>>>>
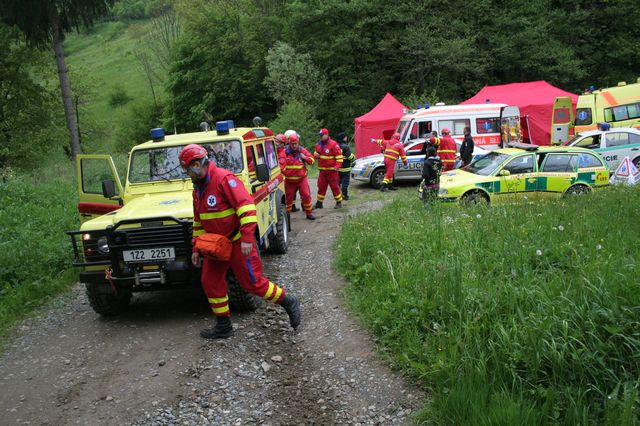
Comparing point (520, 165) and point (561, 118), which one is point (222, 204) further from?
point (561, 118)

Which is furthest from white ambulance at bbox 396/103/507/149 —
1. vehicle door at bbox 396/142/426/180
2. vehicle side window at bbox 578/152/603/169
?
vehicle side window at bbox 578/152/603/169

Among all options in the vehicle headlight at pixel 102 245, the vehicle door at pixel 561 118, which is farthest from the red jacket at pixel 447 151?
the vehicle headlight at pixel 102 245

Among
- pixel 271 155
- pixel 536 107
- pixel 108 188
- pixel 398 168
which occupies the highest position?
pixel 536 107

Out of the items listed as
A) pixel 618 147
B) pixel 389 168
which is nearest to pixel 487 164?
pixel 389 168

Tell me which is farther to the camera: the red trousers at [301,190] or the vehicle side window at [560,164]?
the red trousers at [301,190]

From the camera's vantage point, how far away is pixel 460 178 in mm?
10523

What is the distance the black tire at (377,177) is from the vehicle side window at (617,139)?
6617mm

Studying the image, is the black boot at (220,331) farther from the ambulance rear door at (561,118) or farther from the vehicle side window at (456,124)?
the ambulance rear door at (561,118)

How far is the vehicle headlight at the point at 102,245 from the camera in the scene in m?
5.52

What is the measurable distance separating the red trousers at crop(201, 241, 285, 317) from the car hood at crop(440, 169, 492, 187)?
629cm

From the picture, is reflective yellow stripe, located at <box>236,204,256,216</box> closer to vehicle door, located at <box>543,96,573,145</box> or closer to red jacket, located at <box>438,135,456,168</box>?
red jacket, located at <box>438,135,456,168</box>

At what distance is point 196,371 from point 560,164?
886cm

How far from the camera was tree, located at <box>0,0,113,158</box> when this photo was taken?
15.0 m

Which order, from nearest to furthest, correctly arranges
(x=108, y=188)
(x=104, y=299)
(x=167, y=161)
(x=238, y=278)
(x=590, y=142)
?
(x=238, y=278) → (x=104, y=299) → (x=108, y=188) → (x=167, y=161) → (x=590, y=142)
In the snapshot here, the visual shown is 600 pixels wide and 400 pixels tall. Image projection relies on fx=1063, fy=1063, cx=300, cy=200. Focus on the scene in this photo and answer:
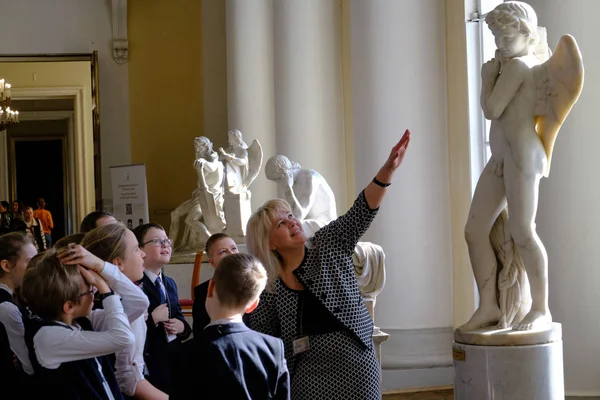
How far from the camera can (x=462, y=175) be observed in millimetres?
<<<<
Revise the listing above by replacing "reflective yellow stripe" with "yellow reflective strip" wherever it occurs, and keep every other line unchanged. Leave the pictures out of your answer.

*Response for this exercise*.
Comparing point (520, 165) and point (561, 118), which one is point (222, 204) further from?
point (561, 118)

Which is furthest from white ambulance at bbox 396/103/507/149 —
1. vehicle door at bbox 396/142/426/180
2. vehicle side window at bbox 578/152/603/169
?
vehicle side window at bbox 578/152/603/169

Among all options in the vehicle headlight at pixel 102 245, the vehicle door at pixel 561 118, which is farthest from the red jacket at pixel 447 151?
the vehicle headlight at pixel 102 245

Among
- pixel 271 155
- pixel 536 107
- pixel 108 188
- pixel 398 168
which occupies the highest position?
pixel 536 107

Out of the items listed as
A) pixel 618 147
B) pixel 389 168
which is nearest to pixel 487 164?
pixel 389 168

Tell me which is farther to the camera: the red trousers at [301,190] or the vehicle side window at [560,164]?
the red trousers at [301,190]

From the camera's vantage point, how far away is pixel 460 178 in mm?
10523

What is the distance the black tire at (377,177) is from the vehicle side window at (617,139)?
6617mm

Studying the image, is the black boot at (220,331) farther from the ambulance rear door at (561,118) or farther from the vehicle side window at (456,124)?
the ambulance rear door at (561,118)

How far is the vehicle headlight at the point at 102,245 from the camera in the scene in m?
5.52

What is the measurable distance separating the red trousers at crop(201, 241, 285, 317) from the car hood at crop(440, 169, 492, 187)?
629cm

From the picture, is yellow reflective strip, located at <box>236,204,256,216</box> closer to vehicle door, located at <box>543,96,573,145</box> or closer to red jacket, located at <box>438,135,456,168</box>?
red jacket, located at <box>438,135,456,168</box>

At what distance is point 196,371 from point 560,164?
886cm

How far from the camera was tree, located at <box>0,0,113,158</box> when this photo was taken?
15.0 m

Which order, from nearest to furthest, correctly arranges
(x=108, y=188)
(x=104, y=299)
(x=167, y=161)
(x=238, y=278)
(x=590, y=142)
?
(x=238, y=278) → (x=104, y=299) → (x=108, y=188) → (x=167, y=161) → (x=590, y=142)
In the snapshot here, the visual shown is 600 pixels wide and 400 pixels tall. Image projection relies on fx=1063, fy=1063, cx=300, cy=200. Focus on the scene in this photo and answer:
How far from the camera can (x=462, y=175) be observed in millimetres?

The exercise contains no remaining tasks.